Machine Learning, which is a branch of Artificial Intelligence, might give us a glimpse into what it means for a computer to improve itself. A basic and early-stage example of machine learning is Amazon.com's integrated recommender, which suggests books, movies and music that I might like based on other people's similar purchases. Similarly, Pandora is an online radio that builds libraries of music for me based on the music I like.
None of these sound sinister or life-threatening. So what’s the concern about the “Singularity?”
Once that Singularity line is crossed, and experts insist that it will be, the rate at which computers will learn and evolve could be so fast that humans can’t keep pace or stop it. However, the real problem is that computer self-evolution could just as easily include behaviors that are life-threatening as life-benefitting. Think HAL in the movie “2001: A Space Odyssey.”

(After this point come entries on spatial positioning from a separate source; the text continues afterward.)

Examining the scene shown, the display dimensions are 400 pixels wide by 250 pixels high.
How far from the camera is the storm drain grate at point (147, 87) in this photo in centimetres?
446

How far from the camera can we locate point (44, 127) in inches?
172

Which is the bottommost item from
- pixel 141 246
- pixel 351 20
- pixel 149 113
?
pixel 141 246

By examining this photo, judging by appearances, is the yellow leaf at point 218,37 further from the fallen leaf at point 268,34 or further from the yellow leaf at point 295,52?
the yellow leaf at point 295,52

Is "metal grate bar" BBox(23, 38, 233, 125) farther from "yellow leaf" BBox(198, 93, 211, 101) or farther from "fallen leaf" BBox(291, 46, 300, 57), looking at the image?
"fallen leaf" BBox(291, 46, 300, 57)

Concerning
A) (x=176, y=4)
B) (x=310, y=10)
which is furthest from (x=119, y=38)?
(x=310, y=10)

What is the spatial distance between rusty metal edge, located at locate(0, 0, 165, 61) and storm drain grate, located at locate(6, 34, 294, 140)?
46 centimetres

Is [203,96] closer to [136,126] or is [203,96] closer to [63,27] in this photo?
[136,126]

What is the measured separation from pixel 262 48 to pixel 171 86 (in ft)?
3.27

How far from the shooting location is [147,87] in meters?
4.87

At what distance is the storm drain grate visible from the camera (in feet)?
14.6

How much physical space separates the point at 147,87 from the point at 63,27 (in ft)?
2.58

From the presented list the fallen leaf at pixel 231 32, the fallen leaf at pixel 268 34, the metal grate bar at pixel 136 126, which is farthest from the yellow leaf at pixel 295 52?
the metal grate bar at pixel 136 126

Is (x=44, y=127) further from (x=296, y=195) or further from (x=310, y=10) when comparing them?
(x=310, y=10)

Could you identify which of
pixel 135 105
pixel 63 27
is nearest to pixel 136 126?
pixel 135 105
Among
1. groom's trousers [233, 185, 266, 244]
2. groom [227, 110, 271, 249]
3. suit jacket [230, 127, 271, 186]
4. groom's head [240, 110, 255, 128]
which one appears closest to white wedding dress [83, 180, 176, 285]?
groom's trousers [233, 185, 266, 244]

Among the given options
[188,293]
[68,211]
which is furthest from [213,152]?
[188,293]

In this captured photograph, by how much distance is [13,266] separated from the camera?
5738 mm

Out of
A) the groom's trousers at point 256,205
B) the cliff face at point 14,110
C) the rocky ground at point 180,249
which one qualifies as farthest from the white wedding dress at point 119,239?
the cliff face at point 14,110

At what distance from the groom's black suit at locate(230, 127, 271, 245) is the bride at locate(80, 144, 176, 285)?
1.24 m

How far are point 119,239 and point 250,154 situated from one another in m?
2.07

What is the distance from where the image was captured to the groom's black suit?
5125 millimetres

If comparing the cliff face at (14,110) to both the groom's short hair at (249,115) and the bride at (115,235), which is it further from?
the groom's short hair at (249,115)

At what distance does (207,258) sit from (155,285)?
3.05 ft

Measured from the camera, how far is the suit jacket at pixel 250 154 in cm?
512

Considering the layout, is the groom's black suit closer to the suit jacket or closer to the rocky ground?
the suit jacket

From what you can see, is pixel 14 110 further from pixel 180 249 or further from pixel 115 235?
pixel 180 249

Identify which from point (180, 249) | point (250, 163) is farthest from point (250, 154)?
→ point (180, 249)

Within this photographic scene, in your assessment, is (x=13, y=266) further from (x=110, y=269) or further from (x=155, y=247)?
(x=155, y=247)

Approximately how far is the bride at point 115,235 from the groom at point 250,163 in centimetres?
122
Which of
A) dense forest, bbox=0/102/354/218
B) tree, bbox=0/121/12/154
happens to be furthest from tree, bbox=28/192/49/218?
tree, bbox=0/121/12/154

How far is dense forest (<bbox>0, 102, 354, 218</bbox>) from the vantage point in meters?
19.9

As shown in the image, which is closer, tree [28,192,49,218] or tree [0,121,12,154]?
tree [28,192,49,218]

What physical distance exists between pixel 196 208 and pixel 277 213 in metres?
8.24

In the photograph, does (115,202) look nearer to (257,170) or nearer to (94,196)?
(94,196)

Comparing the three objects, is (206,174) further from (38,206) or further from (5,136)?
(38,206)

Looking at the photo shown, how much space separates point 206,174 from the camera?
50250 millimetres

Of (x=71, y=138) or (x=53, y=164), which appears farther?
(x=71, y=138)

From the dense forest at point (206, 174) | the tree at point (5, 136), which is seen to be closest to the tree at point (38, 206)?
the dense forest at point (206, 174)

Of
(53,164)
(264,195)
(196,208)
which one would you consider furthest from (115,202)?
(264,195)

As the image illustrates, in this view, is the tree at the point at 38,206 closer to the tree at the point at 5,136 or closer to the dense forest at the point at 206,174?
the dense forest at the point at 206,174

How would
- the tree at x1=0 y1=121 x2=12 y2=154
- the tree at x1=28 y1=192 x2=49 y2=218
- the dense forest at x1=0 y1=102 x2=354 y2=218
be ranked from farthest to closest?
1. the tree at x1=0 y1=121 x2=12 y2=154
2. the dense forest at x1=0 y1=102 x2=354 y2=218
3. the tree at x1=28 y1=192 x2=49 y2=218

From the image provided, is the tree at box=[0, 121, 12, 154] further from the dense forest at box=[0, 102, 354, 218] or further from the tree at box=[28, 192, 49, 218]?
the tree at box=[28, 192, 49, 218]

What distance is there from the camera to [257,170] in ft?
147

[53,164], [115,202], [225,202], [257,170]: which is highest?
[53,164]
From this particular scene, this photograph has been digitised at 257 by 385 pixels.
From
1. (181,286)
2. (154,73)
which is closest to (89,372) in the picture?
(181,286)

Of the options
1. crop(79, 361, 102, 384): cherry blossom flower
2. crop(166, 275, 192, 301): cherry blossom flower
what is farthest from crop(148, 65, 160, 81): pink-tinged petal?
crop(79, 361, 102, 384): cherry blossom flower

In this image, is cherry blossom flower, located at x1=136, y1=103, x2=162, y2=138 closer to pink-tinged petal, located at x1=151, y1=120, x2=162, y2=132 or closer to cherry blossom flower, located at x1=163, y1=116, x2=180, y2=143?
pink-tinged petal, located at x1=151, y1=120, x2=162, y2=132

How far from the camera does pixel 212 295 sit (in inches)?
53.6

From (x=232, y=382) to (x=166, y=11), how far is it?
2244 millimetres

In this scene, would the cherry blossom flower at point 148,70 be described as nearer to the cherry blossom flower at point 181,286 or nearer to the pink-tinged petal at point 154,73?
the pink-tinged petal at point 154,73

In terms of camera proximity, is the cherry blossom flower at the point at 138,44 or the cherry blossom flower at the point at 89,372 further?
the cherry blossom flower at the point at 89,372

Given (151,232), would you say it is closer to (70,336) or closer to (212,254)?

Because the speed of computer evolution could dramatically surpass human ability to counter actions, the worst-case scenario envisions a sudden geometric explosion of computer evolution that is uncontrollable and harmful, thus bringing all life to a sudden end.
The race is on to build an Emergency Stop Switch that will interrupt a runaway malevolent Singularity. Jason Murray, one of the programmers working on the problem, is not optimistic about their chances of correctly addressing the threat. “We have a low chance of solving this ridiculously hard problem, and it’s…” He paused to let out what seemed like a muffled cry for help. “It’s really, really bad.”
Maybe this out-to-save-the-world group in Berkeley needs a manufacturing engineer on the team. Stopping a runaway turning or machining center before it does too much damage is a problem that we in metalworking deal with every day. Didn’t the machine tool industry invent that big red emergency stop button that’s prominently mounted on every machine tool? Machine tool crashes are inevitable. That’s why weak-link shear plates and pins are built into critical load machine tool components. When the machine is pushed too hard, the weak link breaks and shuts down the machine in less than a second, thereby containing the damage and avoiding major destruction. And broken tool detectors and built-in servo overload devices are all designed, not to prevent crashes or breaks, but to minimize the effect of crashes when they occur. All these devices work to prevent catastrophe.
Isn’t the concern about computers evolving too fast for humans to keep pace not unlike the concern we have for an out-of-control machine tool? Then maybe the key to dealing with the inevitable Singularity, like machine tool crashes, is to focus on controlling it, not preventing it.